Abstract

This paper highlights the extraordinarily rapid spread of SARS-CoV-2 loads in wastewater that during the Omicron wave in December 2021–February 2022, compared with the profiles acquired in 2020–21 with 410 samples from two wastewater treatment plants (Trento+suburbs, 132,500 inhabitants).Monitoring of SARS-CoV-2 in wastewater focused on: (i) 3 samplings/week and analysis, (ii) normalization to calculate genomic units (GU) inh−1 d−1; (iii) calculation of a 7-day moving average to smooth daily fluctuations; (iv) comparison with the ‘current active cases’/100,000 inh progressively affected by the mass vaccination.The time profiles of SARS-CoV-2 in wastewater matched the waves of active cases.
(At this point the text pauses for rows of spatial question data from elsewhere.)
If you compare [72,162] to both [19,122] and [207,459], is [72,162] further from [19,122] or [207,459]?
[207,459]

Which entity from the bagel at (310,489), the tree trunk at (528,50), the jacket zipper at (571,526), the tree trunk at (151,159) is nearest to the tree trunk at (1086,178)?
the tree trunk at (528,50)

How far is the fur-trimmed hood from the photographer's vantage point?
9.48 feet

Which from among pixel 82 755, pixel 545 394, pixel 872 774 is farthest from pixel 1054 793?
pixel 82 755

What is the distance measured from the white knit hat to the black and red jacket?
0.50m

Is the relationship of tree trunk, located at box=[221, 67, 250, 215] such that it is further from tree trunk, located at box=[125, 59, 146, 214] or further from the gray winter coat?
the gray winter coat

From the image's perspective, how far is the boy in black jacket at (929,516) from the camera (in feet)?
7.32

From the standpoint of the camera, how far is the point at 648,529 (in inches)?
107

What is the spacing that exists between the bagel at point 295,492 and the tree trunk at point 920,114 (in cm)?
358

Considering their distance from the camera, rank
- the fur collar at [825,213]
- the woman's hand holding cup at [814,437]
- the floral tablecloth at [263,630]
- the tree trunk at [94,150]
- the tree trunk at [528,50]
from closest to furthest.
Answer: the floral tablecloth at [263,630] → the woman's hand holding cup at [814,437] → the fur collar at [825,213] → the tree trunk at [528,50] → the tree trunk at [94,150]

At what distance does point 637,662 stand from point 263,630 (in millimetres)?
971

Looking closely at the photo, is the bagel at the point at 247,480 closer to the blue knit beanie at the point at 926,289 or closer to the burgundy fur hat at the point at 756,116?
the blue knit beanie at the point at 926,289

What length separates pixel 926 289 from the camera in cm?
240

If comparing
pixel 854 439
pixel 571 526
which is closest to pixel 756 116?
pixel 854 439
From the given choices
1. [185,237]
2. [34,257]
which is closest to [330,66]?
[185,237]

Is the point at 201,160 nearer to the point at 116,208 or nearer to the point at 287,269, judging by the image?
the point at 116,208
In February–April 2021, a viral load of 1.0E+07 GU inh−1 d corresponded to 700 active cases/100,000 inh. In July–September 2021, although the low current active cases, sewage revealed an appreciable SARS-CoV-2 circulation (in this period 2.2E+07 GU inh−1 d−1 corresponded to 90 active cases/100,000 inh). Omicron was not detected in wastewater until mid-December 2021. The Omicron spread caused a 5–6 fold increase of the viral load in two weeks, reaching the highest peak (2.0–2.2E+08 GU inh−1 d−1 and 4500 active cases/100,000 inh) during the pandemic. In this period, wastewater surveillance anticipated epidemiological data by about 6 days. In winter 2021–22, despite the 4–7 times higher viral loads in wastewater, hospitalizations were 4 times lower than in winter 2020–21 due to the vaccination coverage >80%.The Omicron wave demonstrated that SARS-CoV-2 monitoring of wastewater anticipated epidemiological data, confirming its importance in long-term surveillance.